Saturday, March 23, 2019

Doing Time in Vietnam

I'm a little embarrassed to admit that I don't pay a lot of attention to history. If it happened longer than 10 minutes ago and wasn't reported in People magazine, chances are I'm not going to win that round of Trivial Pursuit. But when I go to a place where there is an important story about the people and culture, I like to know about that story.

I obviously knew a war took place involving America and Vietnam, but I couldn't have told you who we were fighting for or against and why. (I guarantee my dad and my Uncle Bill just let out simultaneous groans of disappointment as they were reading this). By the time we touched down in Hanoi after a 2 hour flight and a thorough Lonely Planet history lesson, I was feeling pretty dejected about what went down at the hands of America and a little bit nervous about how the people of Vietnam were feeling about that now. While I didn't have a chance to really dig into the national psyche with the locals, nobody egged us or called us names that we understood, so I took that as a good sign. What is clear from conversation, artwork and history itself is that the Vietnamese are incredibly resilient and proud of how hard they've fought centuries of invaders to finally claim their own land and government.
Hoa Lo Prison, aka "The Hanoi Hilton"
Given my aforementioned historical ignorance, I also didn't know much about the Hoa Lo Prison before we strolled in there. The prison was built by the French during their occupation in the late 1800s to show the Vietnamese revolutionaries who's boss. It was later used to imprison captured POWs, including John McCain, who spent more than 5 years there. It's the kind of place where you can feel the energy of torture and pain in the walls, similar to what I remember feeling when visiting concentration camps in Europe.

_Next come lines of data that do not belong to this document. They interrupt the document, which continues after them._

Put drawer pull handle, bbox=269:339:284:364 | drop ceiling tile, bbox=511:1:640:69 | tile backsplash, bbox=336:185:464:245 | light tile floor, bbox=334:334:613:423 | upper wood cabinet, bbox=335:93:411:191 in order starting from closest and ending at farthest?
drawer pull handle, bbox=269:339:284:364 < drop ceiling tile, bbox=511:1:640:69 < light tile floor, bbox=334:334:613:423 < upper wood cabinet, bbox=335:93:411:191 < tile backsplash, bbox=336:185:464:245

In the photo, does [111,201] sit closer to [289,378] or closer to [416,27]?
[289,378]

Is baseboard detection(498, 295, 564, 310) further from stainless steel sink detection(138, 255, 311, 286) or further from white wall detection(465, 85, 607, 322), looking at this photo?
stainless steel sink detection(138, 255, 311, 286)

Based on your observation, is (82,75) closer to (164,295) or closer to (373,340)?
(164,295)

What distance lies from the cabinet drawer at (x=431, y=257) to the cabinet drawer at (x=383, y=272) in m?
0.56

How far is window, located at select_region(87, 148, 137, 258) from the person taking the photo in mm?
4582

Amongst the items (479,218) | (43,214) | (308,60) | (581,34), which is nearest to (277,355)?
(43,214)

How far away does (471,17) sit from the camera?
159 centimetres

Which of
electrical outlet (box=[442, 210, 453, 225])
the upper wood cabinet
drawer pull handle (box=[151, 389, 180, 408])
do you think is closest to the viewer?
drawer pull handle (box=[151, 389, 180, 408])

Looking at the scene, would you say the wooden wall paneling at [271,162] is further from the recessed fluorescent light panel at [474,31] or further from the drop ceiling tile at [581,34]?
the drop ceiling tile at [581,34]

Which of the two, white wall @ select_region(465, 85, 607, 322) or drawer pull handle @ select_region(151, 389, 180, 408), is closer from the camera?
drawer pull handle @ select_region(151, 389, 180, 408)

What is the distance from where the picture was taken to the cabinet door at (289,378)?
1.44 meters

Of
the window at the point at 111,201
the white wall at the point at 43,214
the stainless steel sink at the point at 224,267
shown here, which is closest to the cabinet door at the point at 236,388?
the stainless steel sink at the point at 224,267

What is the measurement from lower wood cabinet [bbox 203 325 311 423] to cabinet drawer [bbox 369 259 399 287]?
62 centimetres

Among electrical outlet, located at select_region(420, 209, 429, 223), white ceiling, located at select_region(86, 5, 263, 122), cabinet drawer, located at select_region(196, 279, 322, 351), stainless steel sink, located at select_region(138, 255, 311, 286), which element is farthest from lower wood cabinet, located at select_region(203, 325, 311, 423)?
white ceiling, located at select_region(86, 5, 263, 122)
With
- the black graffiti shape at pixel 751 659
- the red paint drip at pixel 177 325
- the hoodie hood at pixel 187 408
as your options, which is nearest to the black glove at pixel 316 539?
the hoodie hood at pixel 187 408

A prison cell at Hoa . Photo cred: Dylan
As we were looking at the photo of McCain's capture, an American man nearby started chatting with us. It turns out that his father was also a POW and spent 6 years at Hoa Lo. His first 22 months there were spent in isolation. 22 months in isolation. In a cell with no natural light with his feet shackled at one end, where the floor sloped downward so that his head was always filled with blood, an added layer of torture. These are things you can read about, I'm sure, but hearing it from the son of this man, while standing in the very place it happened, made the story of this prison and the war particularly vivid. He remembers being a 12-year old boy and finding out that his dad's plane had been shot down over a rice field. 6 years later, he found out his father was alive when he was released. He's spent a considerable part of his life researching and documenting the stories of the POWs at Hoa Lo. I don't know this man's name, but he left a deeper impression on my historical knowledge than any middle school history teacher I had.
The photo of McCain's capture
I have a feeling when my kids get to the lesson on the Vietnam War in school at some point, they're going to retain a lot more than I did, purely for having the sensory context of standing in the places that these events took place. They might even have the good sense to raise their hands and say something like "...actually, in Vietnam, they call it the American War".

What the Kids Noticed...
(Tyler) I was scared to look in the doors because I didn't know if there was a real skeleton or plastic. Any type of skeleton scares me except paper ones or fake ones. I was about to take a picture through the hole in a door and then I saw a head in the phone. It was so creepy. The prison is impossible to escape except some people did but they didn't tell us how. How did they get out of the door and into the sewer? I think they went into the sewer under their bed. Only really skinny guys could do it. I feel like the prisoners must have been bored and painful. Bored because there was nothing to do except talk and painful because their feet were trapped in a cuff most of the day.
The sewer that a handful of prisoners escaped through
(Dylan) We went to a prison. We saw statues of people in the prison. It looked painful. Some of the women had babies when they were in prison. They stayed in cuffs all day. They didn't get to eat a lot. They were very hungry. The prison guards did not treat them well. They had to dress in certain clothes and there were different types of clothes. They looked bored because they didn't have anything to do except talk to each other and lay down. It looked scary.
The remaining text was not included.